The buy-to-let mortgage space is thriving thanks to greater choice and lower mortgage rates, opening up opportunities for landlords entering the market.
There are currently 4,144 buy-to-let mortgage deals available to landlords, according to the latest figures from Moneyfactscompare, marking the highest level of product choice since the company’s records began.
Landlords entering the market now, looking to remortgage or expanding their portfolios will be greeted not only with a wider range of options to choose from, but also lower interest rates after a fourth consecutive monthly reduction.
The average two-year fixed rate is now at its lowest point for buy-to-let mortgages since September 2022, according to the analysis, while five-year rates are at their lowest level since October last year, indicating a possible shift for lenders trying to entice landlords towards their shorter-term products right now.
Two-year rates have fallen more steeply than five-year rates, which Rachel Springall, finance expert at Moneyfactscompare, notes is down to swap rates: “Lenders monitor swap rates to gauge future rate expectations, and when they drop it encourages mortgage rate cuts.”

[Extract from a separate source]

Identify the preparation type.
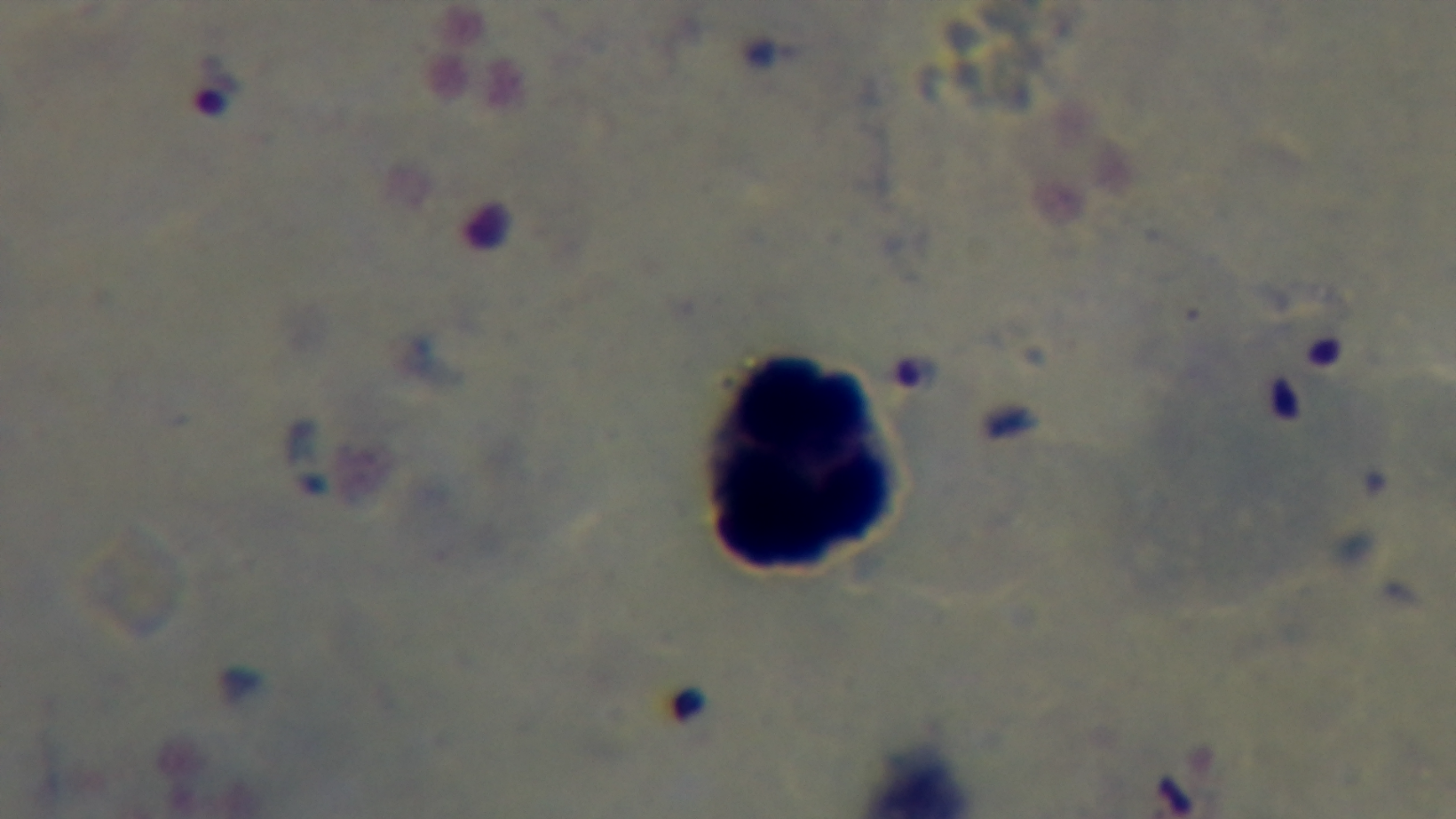

A thick smear.

Mounted 4K digital camera. Oil-immersion objective, 100x. Single field of view. Malaria status: infected. Giemsa stain. Light microscopy.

Sub-5% on buy-to-let mortgage rates
The average two-year fixed buy-to-let mortgage rate is now 4.98%, down from 5.04% last month and more than 0.50% down from this time last year.
Landlords seeking to fix for five years will find average rates of 5.29% this month, although sub-5% deals are available if you’ve got a 40% deposit, with the average rate for 60% LTV mortgages now at 4.51%.
This positive movement in the buy-to-let mortgage sector comes shortly after the Bank of England announced interest rates would be held at 4.25%, with inflation showing little movement in recent months which is creating caution among policy makers.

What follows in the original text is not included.